Whether the agent's output is grounded in retrieved context (higher is better). This metric is experimental for agentic sessions -- agents may synthesize across tool calls in ways that lower faithfulness scores without indicating a real problem.
| Zone | Range | Meaning |
|---|---|---|
| Green | >= 0.80 | Output is well-grounded in context |
| Yellow | 0.50 -- 0.79 | Some claims lack context support |
| Red | < 0.50 | Output frequently diverges from context |
Red zone action: Inspect low-scoring sessions manually. Distinguish between genuine hallucination and legitimate multi-step reasoning before taking action.
Whether the agent's output addresses the original question (higher is better). This metric is experimental for agentic sessions -- multi-step agent workflows may address the question indirectly.

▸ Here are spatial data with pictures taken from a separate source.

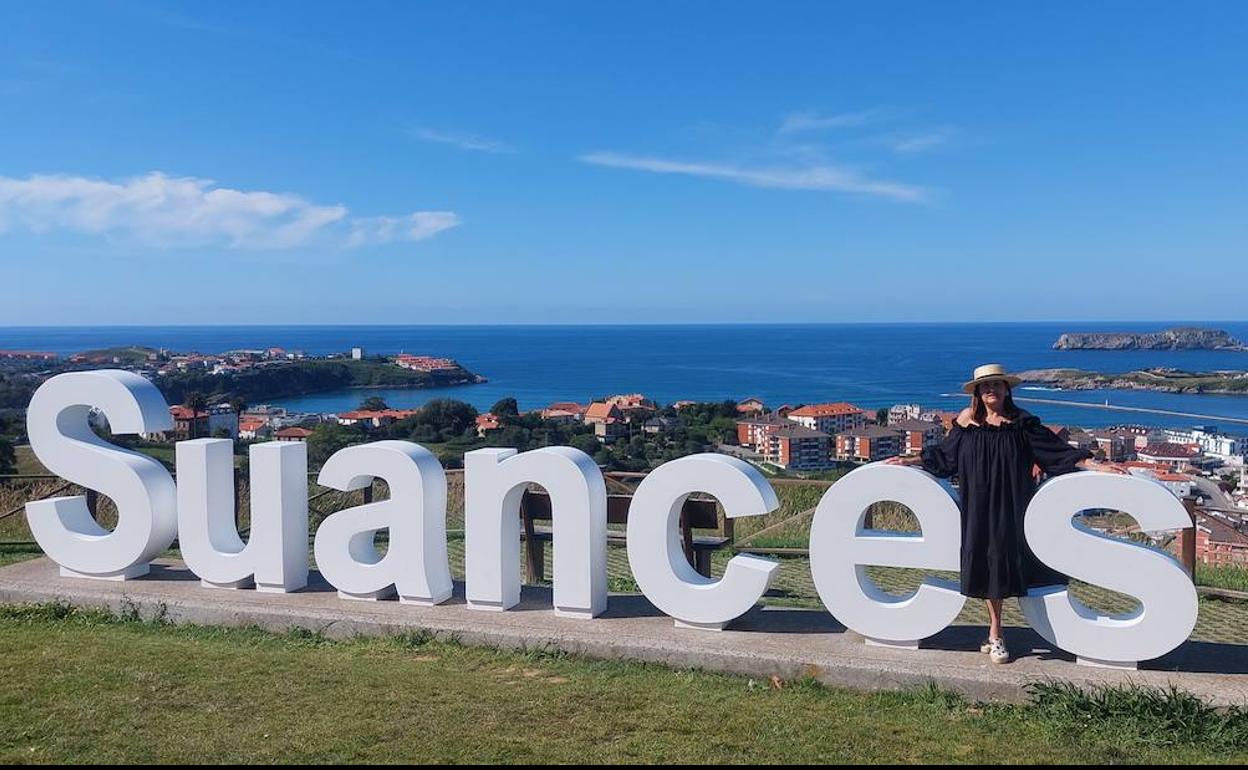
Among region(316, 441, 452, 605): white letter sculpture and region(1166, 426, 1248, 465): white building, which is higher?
region(316, 441, 452, 605): white letter sculpture

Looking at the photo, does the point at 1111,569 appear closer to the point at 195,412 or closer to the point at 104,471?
the point at 104,471

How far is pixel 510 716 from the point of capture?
218 inches

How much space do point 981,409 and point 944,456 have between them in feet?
1.45

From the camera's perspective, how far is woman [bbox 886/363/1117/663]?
6.46 m

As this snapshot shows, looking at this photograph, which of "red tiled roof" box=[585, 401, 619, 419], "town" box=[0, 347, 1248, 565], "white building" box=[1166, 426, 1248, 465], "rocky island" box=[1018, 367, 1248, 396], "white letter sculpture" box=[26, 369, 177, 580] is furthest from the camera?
"rocky island" box=[1018, 367, 1248, 396]

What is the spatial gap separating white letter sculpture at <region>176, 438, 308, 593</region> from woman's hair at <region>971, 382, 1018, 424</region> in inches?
221

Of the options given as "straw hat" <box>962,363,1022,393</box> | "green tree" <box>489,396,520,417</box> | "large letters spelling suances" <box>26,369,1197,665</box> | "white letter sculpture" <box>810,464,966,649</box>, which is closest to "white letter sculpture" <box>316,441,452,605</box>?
"large letters spelling suances" <box>26,369,1197,665</box>

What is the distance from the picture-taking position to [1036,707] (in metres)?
5.80

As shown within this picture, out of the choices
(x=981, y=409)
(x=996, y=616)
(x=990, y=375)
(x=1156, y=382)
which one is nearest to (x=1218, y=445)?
(x=996, y=616)

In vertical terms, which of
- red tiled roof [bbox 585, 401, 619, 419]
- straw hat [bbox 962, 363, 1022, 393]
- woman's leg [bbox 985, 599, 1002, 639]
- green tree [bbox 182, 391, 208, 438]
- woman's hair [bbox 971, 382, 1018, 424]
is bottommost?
red tiled roof [bbox 585, 401, 619, 419]

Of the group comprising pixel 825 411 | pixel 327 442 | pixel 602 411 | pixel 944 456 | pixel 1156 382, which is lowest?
pixel 1156 382

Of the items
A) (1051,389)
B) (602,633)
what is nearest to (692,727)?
(602,633)

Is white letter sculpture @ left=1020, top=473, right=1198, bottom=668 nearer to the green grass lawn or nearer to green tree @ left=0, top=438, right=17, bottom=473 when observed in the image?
the green grass lawn

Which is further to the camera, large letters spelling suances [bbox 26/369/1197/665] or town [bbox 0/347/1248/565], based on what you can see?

| Zone | Range | Meaning |
|---|---|---|
| Green | >= 0.80 | Output directly addresses the question |
| Yellow | 0.50 -- 0.79 | Output partially addresses the question |
| Red | < 0.50 | Output does not address the question |
Red zone action: Check whether the agent is interpreting the task correctly. Low relevancy often indicates a prompt or routing issue rather than a retrieval problem.
When individual metrics don't tell the full story, look at combinations.
High knowledge_miss_rate + high severity_score: Retrieval gaps exist but happen to land on easy questions where the agent can still produce acceptable output. Add the missing knowledge now -- these gaps will eventually cause failures on harder variants.
Low first_pass_success_rate + high rework_cycles: Systemic quality issues. The agent consistently requires rework, and multiple rework rounds don't fully resolve problems. Investigate whether review criteria are clear and whether the knowledge base covers the relevant domains.
High cost_per_session + low rework_cycles: Sessions are expensive but correct on the first pass. The cost likely comes from large context windows or verbose tool usage rather than iteration. Optimize context size or retrieval precision to reduce token consumption.
High faithfulness + low answer_relevancy: The agent's output is well-grounded in retrieved context but does not address the actual question. This points to a retrieval or routing problem -- the right documents are not being matched to the right questions, so the agent faithfully answers the wrong question.